裴茂拎著一根魚竿,老神在在地注視著水面,全身上下都是繃著的。
這池中有一條大魚。
他已經釣了一個下午了,但都沒有拿下,這會兒全神貫注,一定要中。
而旁邊的裴淵則是在詢問著裴子安,聽她講述著飯桌上的情報。
裴子安點點頭,“對,曹姐姐今天都沒過來吃飯,好像不好意思。”
“不過楚侯爺已經得知此事,讓楚夫人和楚姐姐去幫著操持婚禮。”
“嘖嘖嘖……”
裴淵連連搖頭,“這曹子敬也是,諸國首富,閨女嫁給誰不好啊?”
“就是嫁給四國太子,都能當太子正妃,幹嘛去給人做個平妻?”
裴子安聳了聳肩,“這有什麼的?大哥哥人那麼好,當平妻也不虧。
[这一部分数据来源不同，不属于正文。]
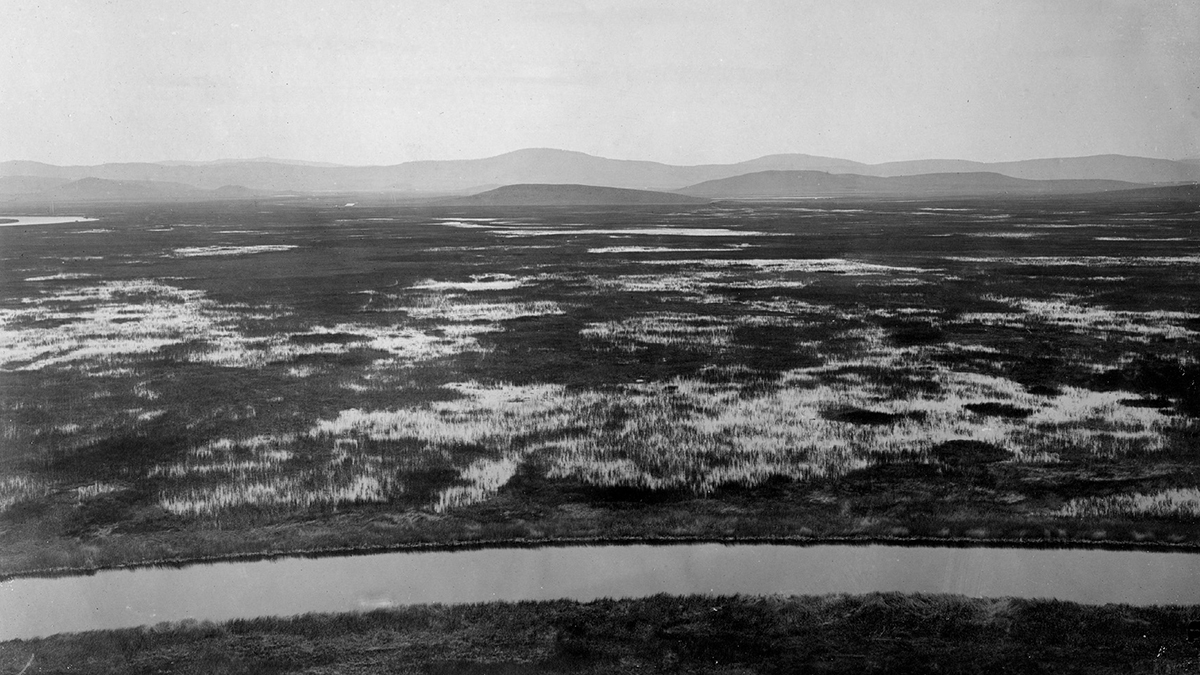 Lower Klamath Lake, shown in this photo, was dramatically altered by human development in the early 1900s.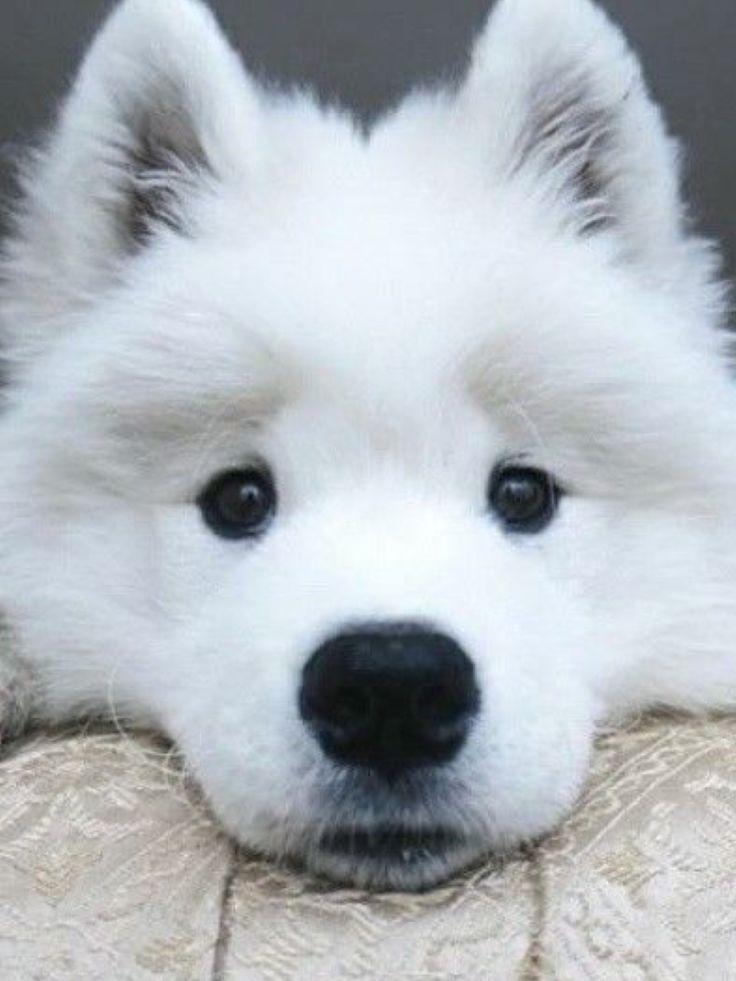 Wonderful Wolfbear Chubby Adorable Dog - 3308378e5c7dab1b2dcf8ce73303aeb9--samoyed-sun  HD_748740  .jpg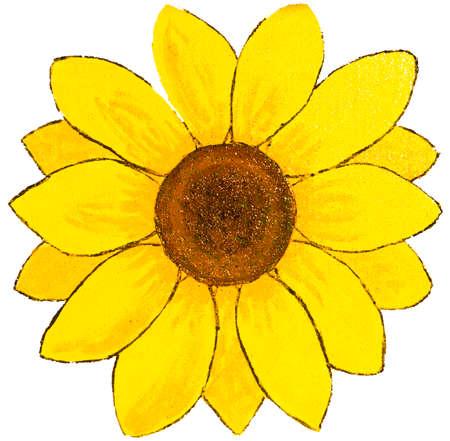 흰색 배경 - 그림 페인팅 아크릴에 하나의 노란 해바라기.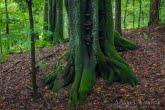 Turnica National Park, Poland 1709-00845C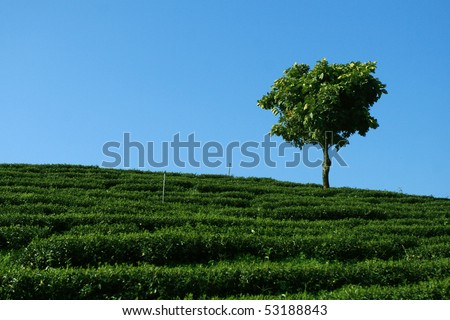 Lonely Tree in tea plantation - stock photo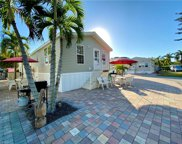 3815 Lemon Twist Loop, Bonita Springs image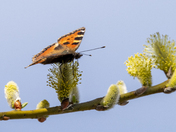 Tortoiseshell Butterfly on thw Willow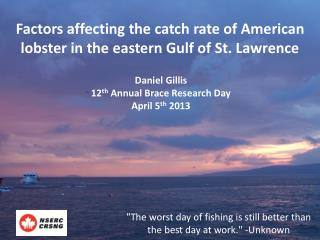 Factors affecting the catch rate of American lobster in the eastern Gulf of St. Lawrence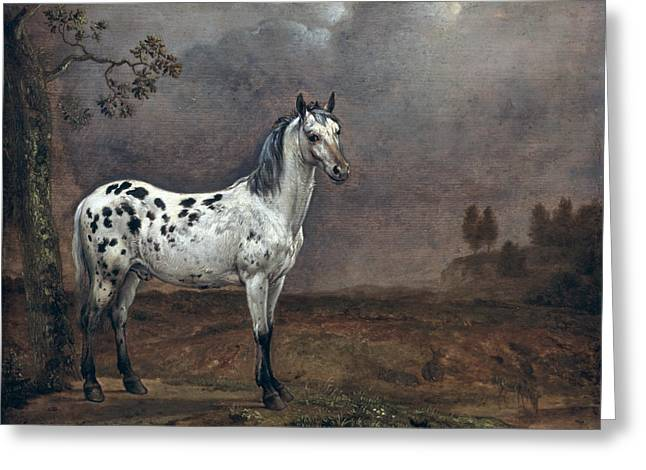 Wild Horse Greeting Cards - The Piebald Horse Greeting Card by Paulus Potter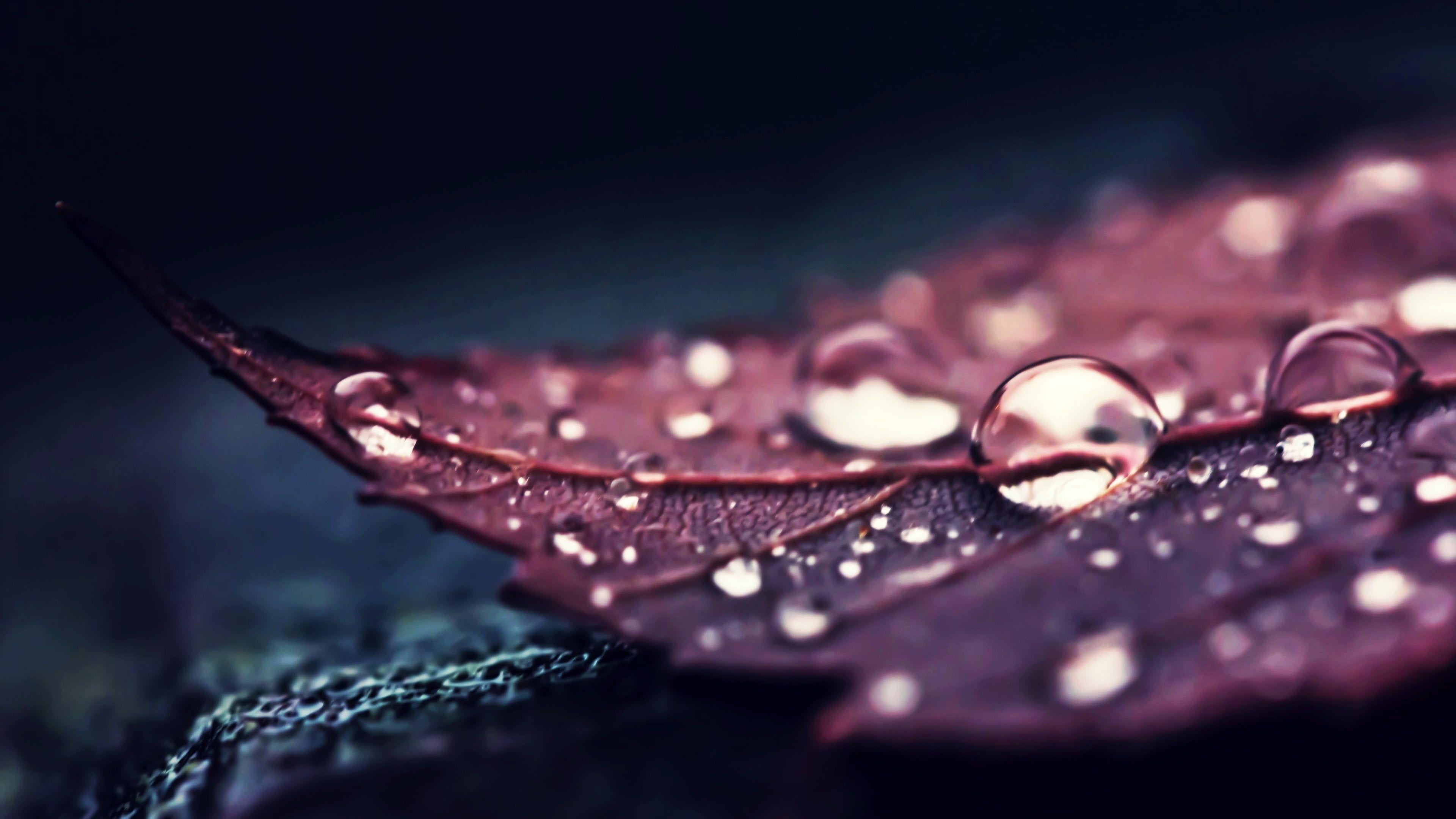 Brown Leaf Nature Leaves Water Macro Water Drops Plants 4k Wallpaper Hdwallpaper Desktop In 2020 Hd Wallpapers For Pc Hd Wallpaper Desktop Wallpaper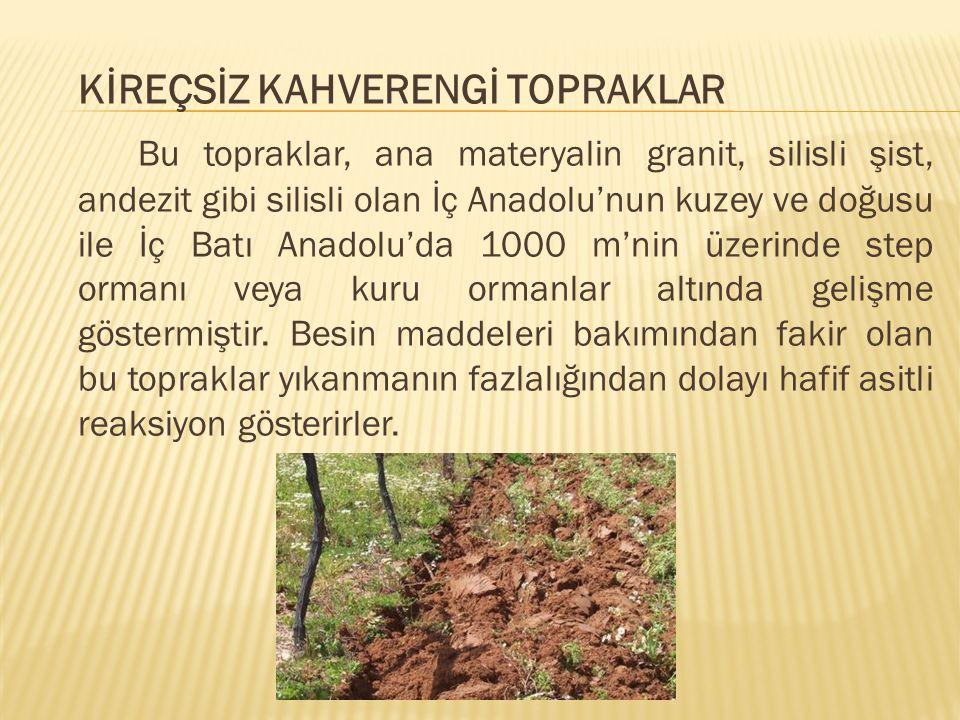 KİREÇSİZ KAHVERENGİ TOPRAKLAR Bu topraklar, ana materyalin granit, silisli şist, andezit gibi silisli olan İç Anadolu'nun kuzey ve doğusu ile İç Batı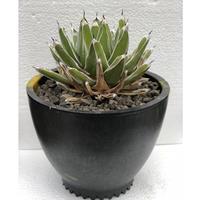Agave victoriae-reginae 笹の雪 1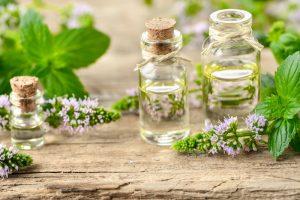 ペパーミントの花とエッセンシャルオイル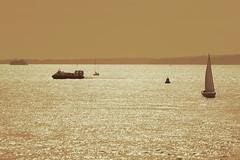 Sailboat & Hovercraft on the Solent (Art-G) Tags: boat sailboat hovercraft solent portsmouth hampshire uk canon eos7dmkii 100400lisusm seascape sundaylights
”
“小孩子家家的,你懂個啥呀?”裴淵翻了個白眼,這丫頭太年輕,根本不懂。
平妻代表的是身份,是地位,還代表著未來子嗣的地位。
雖然這個時代兄弟相殘的案例不少,但大多數還是立長不立賢。
畢竟立長是有一個標準,嫡長子、嫡次子一直排著走。
可立賢就不一定了,不殺到最後一個,誰知道誰是最賢明的?
“不是子安不懂,是你不懂啊。”
裴淵大笑一聲,緊接著死死抓住魚竿,用力一拉,一條大青魚就被扯了上來。
全程他都沒用法力,而是純粹靠的技術,這就是釣魚佬的樂趣。
將大青魚丟進魚筐,“今天晚上有魚湯喝了,吩咐廚房給我做好。”
“另外,子安,去把沈小子給我叫過來,就說我今天請他喝魚湯。”
“哦,好。”
裴子安點了點頭,就朝著外面走去,裴淵則是吩咐下人將魚拿去燉湯。
“你小子啊,還是眼拙。”
裴茂看著裴淵,搖了搖頭,“年輕一代,我最看好的就是你了。”
“你做事實誠,卻實誠得過分,很多時候,就只看到了表面的東西。”
“什麼意思?”裴淵有些不理解。